The Final Step to Egg Maturation

When blood tests and sonograms indicate that the eggs are mature, the patient will be instructed to administer a final injection called HCG (Pregnyl, Profasi) to complete the maturation of the egg. The HCG shot must be taken at KIC, Hyderabad between 9:30 PM and 11:00 PM on the date specified, and the retrieval will be scheduled for some 30-34 hours after the HCG injection. For example, if a patient's Monday monitoring showed her follicles to be of the appropriate size and her estrogen levels were found to correlate with maturity, she would be instructed to take her HCG between 9:00 PM and 11:00 PM Monday evening. Her egg retrieval will then be performed on Wednesday morning.

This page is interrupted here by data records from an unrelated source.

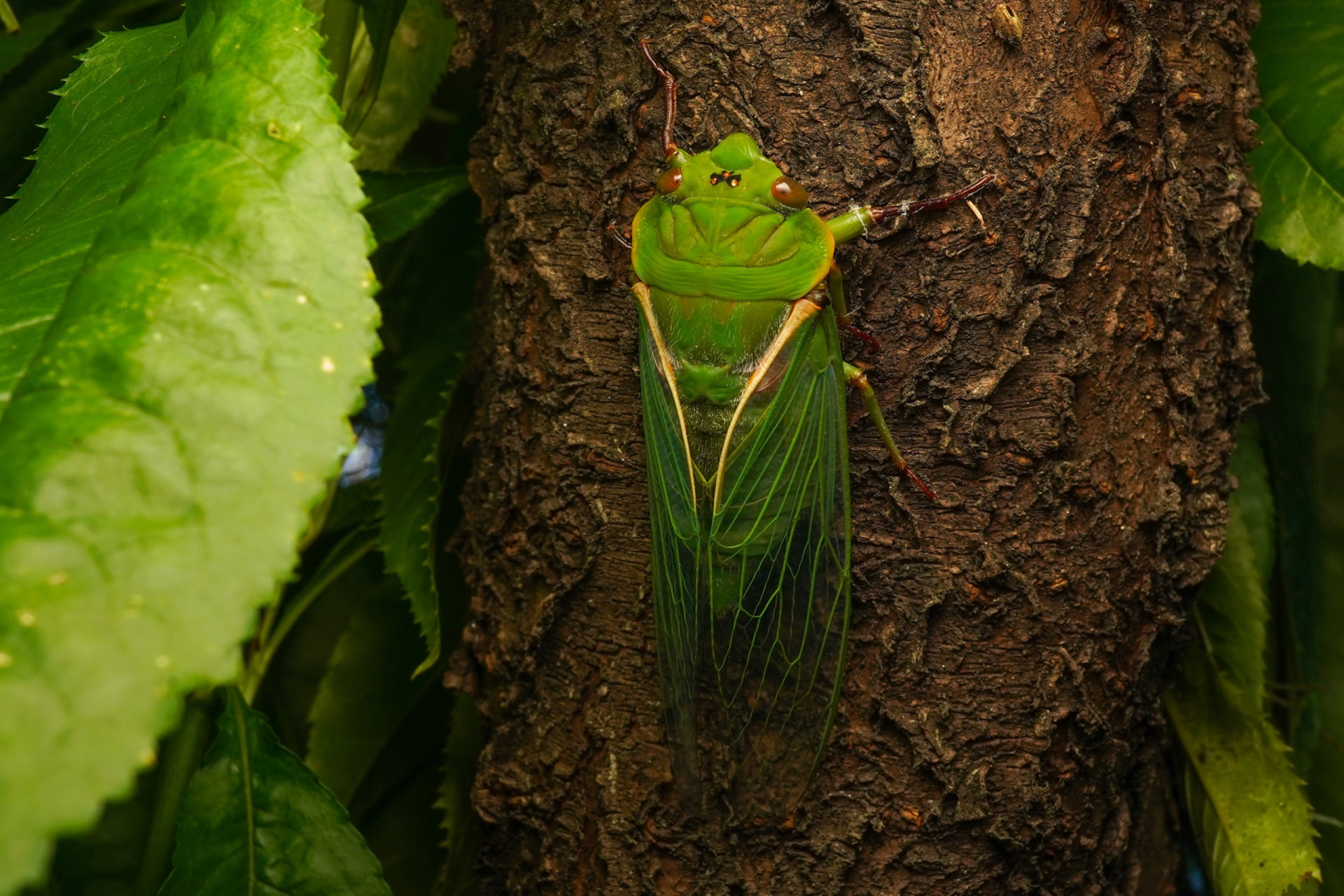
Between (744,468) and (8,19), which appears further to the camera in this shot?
(8,19)

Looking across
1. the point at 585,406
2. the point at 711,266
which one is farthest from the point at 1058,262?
the point at 585,406

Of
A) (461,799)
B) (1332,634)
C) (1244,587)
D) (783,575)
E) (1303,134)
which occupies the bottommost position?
(1332,634)

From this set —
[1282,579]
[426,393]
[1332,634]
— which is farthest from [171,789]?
[1332,634]

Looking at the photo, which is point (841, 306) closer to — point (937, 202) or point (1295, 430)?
point (937, 202)

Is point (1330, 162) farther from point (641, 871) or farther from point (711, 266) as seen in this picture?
point (641, 871)

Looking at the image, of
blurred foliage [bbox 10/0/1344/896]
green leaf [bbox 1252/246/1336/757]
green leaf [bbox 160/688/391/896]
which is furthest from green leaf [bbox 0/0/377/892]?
green leaf [bbox 1252/246/1336/757]

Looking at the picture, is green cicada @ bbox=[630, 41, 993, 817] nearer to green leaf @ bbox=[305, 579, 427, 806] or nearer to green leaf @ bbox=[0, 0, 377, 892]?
green leaf @ bbox=[0, 0, 377, 892]
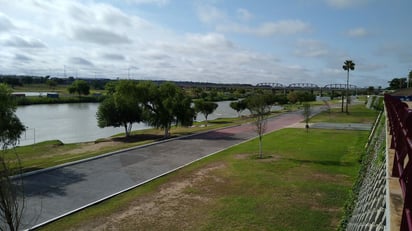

The timing of the retrieval after the HCG injection is critical, since HCG may cause the egg follicles to release prematurely, making IVF retrieval impossible. Fortunately, this rarely happens.

Before the Procedure

The patient will be instructed not to eat solid foods after the midnight, prior to the procedure. It is advisable to abstain from sexual activity for two days prior to the procedure to ensure the highest possible sperm count from the male.

What are the chances of success with IVF?

Here at Kiran Infertility Centre (P) Ltd, the overall delivery rate per egg retrieval in 1999 is 28%. Now with the advent of new drugs & protocols, the clinical pregnancy rate per egg retrieval for 2000-01 was 33.1%. Our ongoing pregnancy rate for 2002-03 is 35.5%. The specific chance of success varies with a number of factors including the indication for the procedure, the patient's age, the number of embryos transferred and a variety of other factors. Your chances of success with IVF will be discussed on an individual basis with your physician. The success rate with IVF must be viewed considering the normal fertility rate in fertile couples that is approximately 20% per month.

We advice you to undergo a package of atleast 3 cycle, so that finally we can ensure you atleast 85-90% success rate. Appropriate concessions are given in the financial aspect of treatment if you undertake this type of package.